Question: 8 . This exercise relates to the College data set, which can be found in the fle College.csv on the book website. It contains a

8 .

This exercise relates to the College data set, which can be found in

the fle College.csv on the book website. It contains a number of

variables for

777

diferent universities and colleges in the US

.

The

variables are

Private : Public

/

private indicator

Apps : Number of applications received

Accept : Number of applicants accepted

Enroll : Number of new students enrolled

Top

10

perc : New students from top

10 %

of high school class

Top

25

perc : New students from top

25 %

of high school class

.

Undergrad : Number of full

-

time undergraduates

.

Undergrad : Number of part

-

time undergraduates

2.4

Exercises

55

Outstate : Out

-

-

state tuition

Room.Board : Room and board costs

Books : Estimated book costs

Personal : Estimated personal spending

PhD : Percent of faculty with Ph

.

.

Terminal : Percent of faculty with terminal degree

.

.

Ratio : Student

/

faculty ratio

perc.alumni : Percent of alumni who donate

Expend : Instructional expenditure per student

Grad.Rate : Graduation rate

Before reading the data into R

,

it can be viewed in Excel or a text

editor.

(

)

Use the read.csv

()

function to read the data into R

.

Call the

loaded data college. Make sure that you have the directory set

to the correct location for the data.

(

)

Look at the data using the View

()

function. You should notice

that the frst column is just the name of each university. We don

really want R to treat this as data. However, it may be handy to

have these names for later. Try the following commands:

>

rownames

(

college

) < -

college

[, 1]

>

View

(

college

)

You should see that there is now a row.names column with the

name of each university recorded. This means that R has given

each row a name corresponding to the appropriate university. R

will not try to perform calculations on the row names. However,

we still need to eliminate the frst column in the data where the

names are stored. Try

>

college

< -

college

[, - 1]

>

View

(

college

)

Now you should see that the frst data column is Private. Note

that another column labeled row.names now appears before the

Private column. However, this is not a data column but rather

the name that R is giving to each row.

(

)

.

Use the summary

()

function to produce a numerical summary

of the variables in the data set.

.

Use the pairs

()

function to produce a scatterplot matrix of

the frst ten columns or variables of the data. Recall that

you can reference the frst ten columns of a matrix A using

[, 1

10] .

56 2 .

Statistical Learning

iii. Use the plot

()

function to produce side

-

-

side boxplots of

Outstate versus Private.

.

Create a new qualitative variable, called Elite, by binning

the Top

10

perc variable. We are going to divide universities

into two groups based on whether or not the proportion

of students coming from the top

10 %

of their high school

classes exceeds

50 % .

>

Elite

< -

rep

("

",

nrow

(

college

))

>

Elite

[

college$Top

10

perc

> 50] < -

"Yes"

>

Elite

< -

.

factor

(

Elite

)

>

college

< -

data.frame

(

college

,

Elite

)

Use the summary

()

function to see how many elite universities there are. Now use the plot

()

function to produce

side

-

-

side boxplots of Outstate versus Elite.

.

Use the hist

()

function to produce some histograms with

difering numbers of bins for a few of the quantitative variables. You may fnd the command par

(

mfrow

=

(2, 2))

useful: it will divide the print window into four regions so

that four plots can be made simultaneously. Modifying the

arguments to this function will divide the screen in other

ways.

.

Continue exploring the data, and provide a brief summary

of what you discover

Step by Step Solution

There are 3 Steps involved in it

1 Expert Approved Answer

Step: 1 Unlock blur-text-image

Question Has Been Solved by an Expert!

Get step-by-step solutions from verified subject matter experts

Step: 2 Unlock

Step: 3 Unlock

Students Have Also Explored These Related Databases Questions!

Create an R script to answer 8(a)-(c). For 8(c) use R comments (i.e., using "#") for your answer. 8. This exercise relates to the College data set, which can be found in the file College.csv. It...

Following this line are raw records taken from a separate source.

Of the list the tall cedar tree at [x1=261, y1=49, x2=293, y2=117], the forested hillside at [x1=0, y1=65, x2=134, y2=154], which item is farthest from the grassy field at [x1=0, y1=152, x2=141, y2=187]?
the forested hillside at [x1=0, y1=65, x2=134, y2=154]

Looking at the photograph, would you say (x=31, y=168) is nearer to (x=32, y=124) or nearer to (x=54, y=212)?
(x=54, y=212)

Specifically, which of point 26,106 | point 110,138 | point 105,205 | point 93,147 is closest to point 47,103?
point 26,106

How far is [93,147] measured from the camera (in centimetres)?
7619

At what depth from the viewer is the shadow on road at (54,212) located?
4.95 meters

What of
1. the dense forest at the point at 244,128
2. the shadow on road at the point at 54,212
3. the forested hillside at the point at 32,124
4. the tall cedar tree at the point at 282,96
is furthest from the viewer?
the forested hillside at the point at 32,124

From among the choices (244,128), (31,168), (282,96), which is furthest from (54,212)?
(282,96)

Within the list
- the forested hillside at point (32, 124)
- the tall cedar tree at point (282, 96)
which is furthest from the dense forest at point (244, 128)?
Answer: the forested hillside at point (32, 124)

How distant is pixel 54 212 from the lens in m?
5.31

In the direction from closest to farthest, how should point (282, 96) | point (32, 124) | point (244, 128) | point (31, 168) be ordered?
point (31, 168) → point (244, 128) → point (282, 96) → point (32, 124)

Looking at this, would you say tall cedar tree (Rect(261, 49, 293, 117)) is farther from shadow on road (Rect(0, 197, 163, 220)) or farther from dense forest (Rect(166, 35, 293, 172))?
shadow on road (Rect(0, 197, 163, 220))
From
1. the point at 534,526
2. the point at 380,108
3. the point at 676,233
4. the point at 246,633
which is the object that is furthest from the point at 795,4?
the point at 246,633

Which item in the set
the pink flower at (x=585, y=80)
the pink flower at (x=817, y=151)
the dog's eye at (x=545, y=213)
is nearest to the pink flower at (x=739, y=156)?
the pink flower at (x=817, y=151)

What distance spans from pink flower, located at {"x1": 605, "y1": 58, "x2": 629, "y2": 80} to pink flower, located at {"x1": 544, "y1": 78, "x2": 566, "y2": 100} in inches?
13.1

8. This exercise relates to the College data set, which can be found in the file college.csv. It contains a number of variables for 777 different universities and colleges in the US. The variables...

Assignment 1 This exercise relates to the College data set, which can be found in the file College.csv http://www-bef ase edu/-gareth ISLUdata html). It contains a number of variables for 777...

Applied This exercise relates to the College data set, which can be found in the file College.csv on the book website. It contains a number of variables for 7 7 7 different universities and colleges...

This exercise relates to the College data set, which can be found in the file College.csv on the book website. It contains a number of variables for 777 different universities and colleges in the US....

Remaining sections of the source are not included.